Read through the listing below, and copy every line where the string "annotators" appears.

EXCERPTED RECORDS Start Marker

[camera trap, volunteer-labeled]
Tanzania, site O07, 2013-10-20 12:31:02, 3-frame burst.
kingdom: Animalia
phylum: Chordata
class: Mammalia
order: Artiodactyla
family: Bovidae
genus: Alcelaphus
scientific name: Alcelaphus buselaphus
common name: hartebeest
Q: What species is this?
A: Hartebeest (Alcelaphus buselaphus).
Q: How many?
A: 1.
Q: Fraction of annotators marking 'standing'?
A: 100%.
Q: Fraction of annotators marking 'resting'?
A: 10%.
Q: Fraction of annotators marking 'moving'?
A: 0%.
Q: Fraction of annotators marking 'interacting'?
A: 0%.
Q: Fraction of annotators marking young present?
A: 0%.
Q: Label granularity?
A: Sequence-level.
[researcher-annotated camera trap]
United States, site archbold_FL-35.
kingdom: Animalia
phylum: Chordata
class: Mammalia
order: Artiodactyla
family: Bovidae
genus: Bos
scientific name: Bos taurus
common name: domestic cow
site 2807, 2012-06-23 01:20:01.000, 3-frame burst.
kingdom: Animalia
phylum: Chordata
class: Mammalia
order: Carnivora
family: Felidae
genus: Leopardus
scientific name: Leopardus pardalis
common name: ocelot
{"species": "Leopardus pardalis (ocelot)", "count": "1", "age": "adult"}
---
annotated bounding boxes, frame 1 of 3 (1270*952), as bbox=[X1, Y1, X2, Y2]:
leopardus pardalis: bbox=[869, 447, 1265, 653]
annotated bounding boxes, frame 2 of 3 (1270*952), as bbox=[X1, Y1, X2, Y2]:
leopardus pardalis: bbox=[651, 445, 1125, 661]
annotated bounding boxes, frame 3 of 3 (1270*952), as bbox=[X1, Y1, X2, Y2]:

EXCERPTED RECORDS End Marker

• [WRITTEN RESPONSE]:
Q: Fraction of annotators marking 'standing'?
Q: Fraction of annotators marking 'resting'?
Q: Fraction of annotators marking 'moving'?
Q: Fraction of annotators marking 'interacting'?
Q: Fraction of annotators marking young present?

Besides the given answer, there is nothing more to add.